Textauszug »
+---+

Im Zeitalter der Datenökonomie muss sich ein modernisiertes Wettbewerbsrecht aber durchaus mit der Frage beschäftigen, wie es erreicht werden kann, dass alle Unternehmen grundsätzlich in vergleichbarer Weise Zugang zu hinreichenden Größen an Datenmengen gelangen, um auf neuen, datengestützten Märkten mitagieren zu können und so auch etwa neue Geschäftsmodelle entwickeln zu können. Moderne Wettbewerbspolitik ist mithin immer auch Datenpolitik mit Blick auf die Informationsmacht von Marktteilnehmern. (...)

DIE FAMILIENUNTERNEHMER unterstützen Reformansätze z. B. im Zuge einer 10. GWB-Novellierung in die Richtung, machtmissbräuchliche Geschäftspolitiken solcher großer Daten-Unternehmen zu konterkarieren. Es geht hier darum, Marktzugangsbeschränkungen und laufende Marktverzerrungen für Mitbewerber zu vermeiden oder aufzuheben, die sich daraus ergeben können, dass der Zugang zu Daten als Marktgrundlage nicht offen ist, sei es durch Geschäftsmodelle oder auch einfach durch einen auf der Zeitachse erlangten Vorsprung. (...)

+---+

Datenauszug »
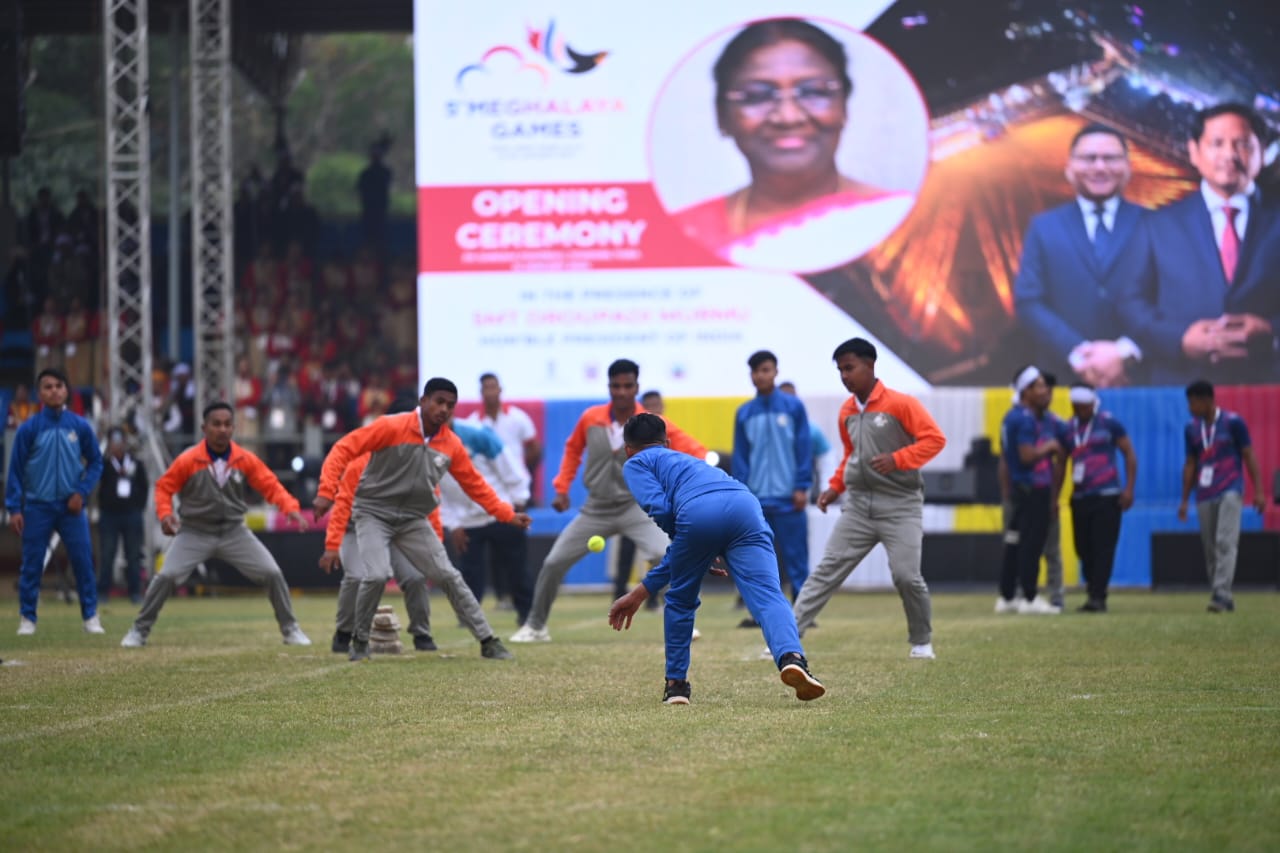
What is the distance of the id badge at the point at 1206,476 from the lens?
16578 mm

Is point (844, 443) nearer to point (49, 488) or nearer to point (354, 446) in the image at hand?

+---+

Aufgabenstellung »
Beantworte zum Text über Wettbewerbsrecht und Daten:
(a) Was ist moderne Wettbewerbspolitik laut dem Text immer auch?
(b) Wer unterstützt Reformansätze gegen machtmissbräuchliche Geschäftspolitiken großer Daten-Unternehmen?
(c) Wodurch kann der Zugang zu Daten als Marktgrundlage laut dem Text verschlossen sein?
Das Material ist hier ohne Belang.

Lösung »
(a) Datenpolitik mit Blick auf die Informationsmacht von Marktteilnehmern.
(b) DIE FAMILIENUNTERNEHMER.
(c) Durch Geschäftsmodelle oder durch einen auf der Zeitachse erlangten Vorsprung.